§ **Extracted information**:
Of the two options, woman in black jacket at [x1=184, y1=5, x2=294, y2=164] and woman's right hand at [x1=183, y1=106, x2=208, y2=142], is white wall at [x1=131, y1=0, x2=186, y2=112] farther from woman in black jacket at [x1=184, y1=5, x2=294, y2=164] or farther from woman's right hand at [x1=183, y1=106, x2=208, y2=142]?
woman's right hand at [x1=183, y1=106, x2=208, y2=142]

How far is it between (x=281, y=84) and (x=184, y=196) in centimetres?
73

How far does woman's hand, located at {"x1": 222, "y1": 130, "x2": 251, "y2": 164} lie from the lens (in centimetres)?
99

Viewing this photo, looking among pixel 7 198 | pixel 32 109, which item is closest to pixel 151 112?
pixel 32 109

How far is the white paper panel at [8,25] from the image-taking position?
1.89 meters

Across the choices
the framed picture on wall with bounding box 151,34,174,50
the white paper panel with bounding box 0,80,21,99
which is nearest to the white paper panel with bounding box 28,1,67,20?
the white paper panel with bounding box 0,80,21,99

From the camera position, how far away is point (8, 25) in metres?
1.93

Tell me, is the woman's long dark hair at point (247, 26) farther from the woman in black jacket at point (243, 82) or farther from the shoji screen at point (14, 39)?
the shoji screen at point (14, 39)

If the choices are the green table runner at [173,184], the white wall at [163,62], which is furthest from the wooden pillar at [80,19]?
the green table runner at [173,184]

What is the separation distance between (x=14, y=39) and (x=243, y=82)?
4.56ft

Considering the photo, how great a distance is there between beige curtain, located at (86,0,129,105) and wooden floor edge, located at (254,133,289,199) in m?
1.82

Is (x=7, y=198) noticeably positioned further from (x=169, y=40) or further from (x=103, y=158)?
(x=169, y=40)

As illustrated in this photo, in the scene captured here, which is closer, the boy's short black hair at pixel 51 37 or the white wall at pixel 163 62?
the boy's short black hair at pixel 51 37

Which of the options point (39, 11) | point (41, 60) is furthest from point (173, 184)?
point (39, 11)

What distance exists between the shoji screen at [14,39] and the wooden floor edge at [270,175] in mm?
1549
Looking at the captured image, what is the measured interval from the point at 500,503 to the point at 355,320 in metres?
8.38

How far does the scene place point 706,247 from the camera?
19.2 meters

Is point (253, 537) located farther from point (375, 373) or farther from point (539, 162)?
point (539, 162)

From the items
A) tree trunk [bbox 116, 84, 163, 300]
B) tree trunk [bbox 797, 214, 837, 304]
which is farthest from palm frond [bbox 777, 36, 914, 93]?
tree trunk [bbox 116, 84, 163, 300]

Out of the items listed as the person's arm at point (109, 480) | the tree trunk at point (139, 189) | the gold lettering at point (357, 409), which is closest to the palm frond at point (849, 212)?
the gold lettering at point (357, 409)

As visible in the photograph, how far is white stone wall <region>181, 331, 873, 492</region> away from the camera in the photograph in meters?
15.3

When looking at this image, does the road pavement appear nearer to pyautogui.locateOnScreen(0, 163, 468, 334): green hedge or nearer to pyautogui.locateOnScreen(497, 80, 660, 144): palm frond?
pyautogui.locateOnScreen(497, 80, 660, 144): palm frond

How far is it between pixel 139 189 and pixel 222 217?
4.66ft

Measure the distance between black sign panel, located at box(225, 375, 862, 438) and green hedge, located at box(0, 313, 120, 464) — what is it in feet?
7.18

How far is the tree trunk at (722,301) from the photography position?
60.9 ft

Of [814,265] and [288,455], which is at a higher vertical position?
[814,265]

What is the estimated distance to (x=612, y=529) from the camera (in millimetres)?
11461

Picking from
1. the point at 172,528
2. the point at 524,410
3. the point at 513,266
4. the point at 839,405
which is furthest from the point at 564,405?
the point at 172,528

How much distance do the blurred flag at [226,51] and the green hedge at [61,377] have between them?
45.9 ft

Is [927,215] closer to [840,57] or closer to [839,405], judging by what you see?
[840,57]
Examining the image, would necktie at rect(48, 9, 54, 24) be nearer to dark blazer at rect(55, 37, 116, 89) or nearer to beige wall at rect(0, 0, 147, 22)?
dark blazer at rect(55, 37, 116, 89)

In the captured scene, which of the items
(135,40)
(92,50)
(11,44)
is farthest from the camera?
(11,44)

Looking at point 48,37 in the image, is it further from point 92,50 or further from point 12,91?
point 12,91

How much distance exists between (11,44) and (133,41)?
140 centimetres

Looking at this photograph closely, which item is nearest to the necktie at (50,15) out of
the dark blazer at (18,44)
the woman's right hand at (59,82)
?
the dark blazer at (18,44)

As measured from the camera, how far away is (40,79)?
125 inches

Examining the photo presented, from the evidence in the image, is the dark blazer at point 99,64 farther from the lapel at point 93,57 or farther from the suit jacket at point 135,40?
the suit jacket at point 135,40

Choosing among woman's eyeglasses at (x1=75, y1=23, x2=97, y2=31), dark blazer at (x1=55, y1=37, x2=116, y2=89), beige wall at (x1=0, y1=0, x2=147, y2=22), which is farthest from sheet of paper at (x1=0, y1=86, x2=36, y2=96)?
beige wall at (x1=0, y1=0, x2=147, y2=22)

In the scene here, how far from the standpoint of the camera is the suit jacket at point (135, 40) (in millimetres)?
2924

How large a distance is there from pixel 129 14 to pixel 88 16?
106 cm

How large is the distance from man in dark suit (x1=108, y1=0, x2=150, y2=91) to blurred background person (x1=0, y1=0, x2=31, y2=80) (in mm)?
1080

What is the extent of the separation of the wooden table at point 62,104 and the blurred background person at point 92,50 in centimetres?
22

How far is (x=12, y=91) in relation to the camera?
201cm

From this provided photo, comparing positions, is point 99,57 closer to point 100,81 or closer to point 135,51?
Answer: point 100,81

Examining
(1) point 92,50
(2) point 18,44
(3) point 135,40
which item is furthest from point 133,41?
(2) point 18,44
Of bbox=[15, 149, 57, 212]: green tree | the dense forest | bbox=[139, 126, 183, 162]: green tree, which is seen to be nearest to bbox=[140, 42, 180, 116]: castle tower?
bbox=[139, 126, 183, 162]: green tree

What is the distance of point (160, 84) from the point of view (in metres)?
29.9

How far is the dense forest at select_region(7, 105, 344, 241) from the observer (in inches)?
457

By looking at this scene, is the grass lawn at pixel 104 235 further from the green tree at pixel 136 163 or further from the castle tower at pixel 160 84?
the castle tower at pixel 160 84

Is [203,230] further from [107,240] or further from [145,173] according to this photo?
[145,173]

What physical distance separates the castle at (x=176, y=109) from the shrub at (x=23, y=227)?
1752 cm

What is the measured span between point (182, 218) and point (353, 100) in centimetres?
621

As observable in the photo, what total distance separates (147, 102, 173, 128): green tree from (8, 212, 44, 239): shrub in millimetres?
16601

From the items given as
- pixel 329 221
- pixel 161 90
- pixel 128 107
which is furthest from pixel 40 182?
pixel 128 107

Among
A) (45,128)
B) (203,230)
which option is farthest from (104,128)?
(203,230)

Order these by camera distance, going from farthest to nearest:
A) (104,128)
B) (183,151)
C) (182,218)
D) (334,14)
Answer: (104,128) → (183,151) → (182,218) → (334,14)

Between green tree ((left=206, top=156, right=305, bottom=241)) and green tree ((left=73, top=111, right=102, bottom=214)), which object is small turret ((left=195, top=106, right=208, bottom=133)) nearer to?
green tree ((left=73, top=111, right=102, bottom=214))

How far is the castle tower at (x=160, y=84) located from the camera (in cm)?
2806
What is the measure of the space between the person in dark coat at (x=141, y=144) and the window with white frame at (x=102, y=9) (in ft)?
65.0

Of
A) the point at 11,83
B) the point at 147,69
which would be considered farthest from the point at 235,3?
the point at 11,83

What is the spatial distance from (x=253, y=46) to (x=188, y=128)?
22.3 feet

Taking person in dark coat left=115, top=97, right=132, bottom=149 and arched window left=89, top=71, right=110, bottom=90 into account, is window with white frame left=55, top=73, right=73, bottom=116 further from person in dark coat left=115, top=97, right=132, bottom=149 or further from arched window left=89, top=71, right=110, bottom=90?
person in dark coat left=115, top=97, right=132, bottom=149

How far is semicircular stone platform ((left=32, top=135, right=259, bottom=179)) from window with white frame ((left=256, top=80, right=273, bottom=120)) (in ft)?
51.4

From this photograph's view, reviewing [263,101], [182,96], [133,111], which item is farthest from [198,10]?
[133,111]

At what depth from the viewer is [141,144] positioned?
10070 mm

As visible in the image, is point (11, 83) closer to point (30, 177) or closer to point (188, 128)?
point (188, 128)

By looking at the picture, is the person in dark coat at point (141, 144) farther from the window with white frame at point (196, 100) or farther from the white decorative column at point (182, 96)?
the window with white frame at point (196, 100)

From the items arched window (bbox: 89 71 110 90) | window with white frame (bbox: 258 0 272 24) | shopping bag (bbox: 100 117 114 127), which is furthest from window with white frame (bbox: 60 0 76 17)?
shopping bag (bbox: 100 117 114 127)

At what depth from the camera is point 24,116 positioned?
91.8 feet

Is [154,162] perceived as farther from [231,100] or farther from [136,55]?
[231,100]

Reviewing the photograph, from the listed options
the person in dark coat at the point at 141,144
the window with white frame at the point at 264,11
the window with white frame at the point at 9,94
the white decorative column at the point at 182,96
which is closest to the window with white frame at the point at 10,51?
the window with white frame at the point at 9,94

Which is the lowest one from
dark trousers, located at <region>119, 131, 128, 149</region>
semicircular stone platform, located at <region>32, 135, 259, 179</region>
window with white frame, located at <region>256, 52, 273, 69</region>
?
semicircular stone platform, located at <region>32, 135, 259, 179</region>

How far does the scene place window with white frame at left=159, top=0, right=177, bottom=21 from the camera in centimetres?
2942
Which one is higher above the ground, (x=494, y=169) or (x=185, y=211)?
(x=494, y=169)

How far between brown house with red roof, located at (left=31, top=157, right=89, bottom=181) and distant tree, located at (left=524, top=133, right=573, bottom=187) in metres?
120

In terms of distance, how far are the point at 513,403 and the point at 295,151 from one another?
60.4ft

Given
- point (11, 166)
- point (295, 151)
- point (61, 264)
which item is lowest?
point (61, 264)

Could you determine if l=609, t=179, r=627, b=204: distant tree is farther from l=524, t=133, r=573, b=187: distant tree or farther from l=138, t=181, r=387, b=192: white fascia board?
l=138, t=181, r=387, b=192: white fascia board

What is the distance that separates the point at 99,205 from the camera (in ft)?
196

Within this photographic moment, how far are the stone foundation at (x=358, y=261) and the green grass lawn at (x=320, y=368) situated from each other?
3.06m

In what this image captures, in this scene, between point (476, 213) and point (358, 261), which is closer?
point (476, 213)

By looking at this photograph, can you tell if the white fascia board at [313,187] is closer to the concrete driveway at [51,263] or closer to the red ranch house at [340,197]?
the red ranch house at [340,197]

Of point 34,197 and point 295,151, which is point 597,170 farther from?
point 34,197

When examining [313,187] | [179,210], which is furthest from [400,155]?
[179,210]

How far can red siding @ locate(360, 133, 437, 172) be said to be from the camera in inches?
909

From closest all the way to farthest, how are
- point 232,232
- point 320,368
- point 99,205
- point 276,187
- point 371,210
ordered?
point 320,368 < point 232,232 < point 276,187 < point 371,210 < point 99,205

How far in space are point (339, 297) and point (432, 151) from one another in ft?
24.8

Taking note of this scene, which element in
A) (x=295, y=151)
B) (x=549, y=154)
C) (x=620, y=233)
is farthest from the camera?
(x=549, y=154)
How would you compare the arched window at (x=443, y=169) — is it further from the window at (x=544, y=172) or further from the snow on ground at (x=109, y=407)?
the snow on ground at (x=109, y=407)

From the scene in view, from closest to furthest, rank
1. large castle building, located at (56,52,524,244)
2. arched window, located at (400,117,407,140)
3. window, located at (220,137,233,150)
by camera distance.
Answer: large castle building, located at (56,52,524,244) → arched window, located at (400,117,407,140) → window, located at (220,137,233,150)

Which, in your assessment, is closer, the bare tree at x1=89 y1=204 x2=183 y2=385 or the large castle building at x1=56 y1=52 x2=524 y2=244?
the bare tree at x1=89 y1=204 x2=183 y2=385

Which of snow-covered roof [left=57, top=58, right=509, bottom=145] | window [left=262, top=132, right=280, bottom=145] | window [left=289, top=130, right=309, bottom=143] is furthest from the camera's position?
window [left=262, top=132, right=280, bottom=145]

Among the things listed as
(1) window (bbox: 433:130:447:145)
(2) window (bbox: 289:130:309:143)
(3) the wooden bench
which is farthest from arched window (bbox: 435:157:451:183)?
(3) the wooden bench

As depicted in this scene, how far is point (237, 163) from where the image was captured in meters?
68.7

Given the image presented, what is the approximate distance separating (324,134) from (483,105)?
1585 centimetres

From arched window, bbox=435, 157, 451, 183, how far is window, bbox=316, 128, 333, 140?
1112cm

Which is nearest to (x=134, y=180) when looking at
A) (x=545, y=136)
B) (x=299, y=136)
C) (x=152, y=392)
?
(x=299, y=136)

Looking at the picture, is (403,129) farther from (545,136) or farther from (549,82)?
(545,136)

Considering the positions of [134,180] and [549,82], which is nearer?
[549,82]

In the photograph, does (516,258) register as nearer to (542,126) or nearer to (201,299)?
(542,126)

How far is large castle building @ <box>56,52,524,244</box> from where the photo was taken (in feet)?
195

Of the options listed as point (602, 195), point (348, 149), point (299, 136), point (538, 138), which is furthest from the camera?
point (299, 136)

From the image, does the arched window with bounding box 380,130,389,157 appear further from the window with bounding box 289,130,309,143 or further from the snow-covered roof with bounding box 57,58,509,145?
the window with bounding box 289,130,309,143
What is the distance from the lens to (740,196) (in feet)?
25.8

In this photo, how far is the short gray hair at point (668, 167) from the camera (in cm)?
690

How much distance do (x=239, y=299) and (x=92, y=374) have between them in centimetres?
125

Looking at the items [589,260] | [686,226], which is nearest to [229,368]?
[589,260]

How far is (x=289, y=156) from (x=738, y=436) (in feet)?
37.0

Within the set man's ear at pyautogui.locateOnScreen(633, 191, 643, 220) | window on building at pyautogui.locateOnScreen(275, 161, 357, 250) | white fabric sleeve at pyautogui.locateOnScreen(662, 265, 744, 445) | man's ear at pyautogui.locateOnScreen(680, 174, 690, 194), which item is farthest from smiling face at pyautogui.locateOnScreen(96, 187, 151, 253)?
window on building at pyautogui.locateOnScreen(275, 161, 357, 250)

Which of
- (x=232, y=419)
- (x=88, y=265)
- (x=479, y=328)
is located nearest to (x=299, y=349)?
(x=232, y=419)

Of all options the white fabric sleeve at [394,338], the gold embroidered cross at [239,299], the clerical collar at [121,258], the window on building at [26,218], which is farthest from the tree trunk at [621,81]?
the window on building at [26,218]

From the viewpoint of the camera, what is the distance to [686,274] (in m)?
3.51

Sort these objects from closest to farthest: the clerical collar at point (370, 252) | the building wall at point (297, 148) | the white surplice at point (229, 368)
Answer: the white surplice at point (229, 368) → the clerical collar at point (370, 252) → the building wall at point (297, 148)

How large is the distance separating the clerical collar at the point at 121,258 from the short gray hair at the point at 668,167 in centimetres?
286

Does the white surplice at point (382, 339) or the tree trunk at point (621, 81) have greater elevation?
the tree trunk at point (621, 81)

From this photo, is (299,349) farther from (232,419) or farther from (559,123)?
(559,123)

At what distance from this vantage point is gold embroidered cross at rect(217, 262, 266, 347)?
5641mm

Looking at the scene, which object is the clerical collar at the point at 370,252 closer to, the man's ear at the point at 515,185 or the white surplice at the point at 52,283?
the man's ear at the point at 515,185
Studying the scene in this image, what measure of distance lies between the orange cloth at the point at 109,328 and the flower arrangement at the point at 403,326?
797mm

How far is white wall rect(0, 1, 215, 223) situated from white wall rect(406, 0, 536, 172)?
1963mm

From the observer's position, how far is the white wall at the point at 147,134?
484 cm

§ **Directive**:
Rewrite the material from its start through the line containing "1.89 meters", replacing "lens" with "camera" and leaving everything else unchanged.

§ **Output**:
Of the two options, woman in black jacket at [x1=184, y1=5, x2=294, y2=164] and woman's right hand at [x1=183, y1=106, x2=208, y2=142], is white wall at [x1=131, y1=0, x2=186, y2=112] farther from woman in black jacket at [x1=184, y1=5, x2=294, y2=164] or farther from woman's right hand at [x1=183, y1=106, x2=208, y2=142]?
woman's right hand at [x1=183, y1=106, x2=208, y2=142]

How far is it between (x=281, y=84) and (x=184, y=196) in centimetres?
73

How far does woman's hand, located at {"x1": 222, "y1": 130, "x2": 251, "y2": 164} lie from the camera (in centimetres)?
99

Viewing this photo, looking among pixel 7 198 | pixel 32 109, which item is closest to pixel 151 112?
pixel 32 109

How far is the white paper panel at [8,25] from the image-taking position?
1.89 meters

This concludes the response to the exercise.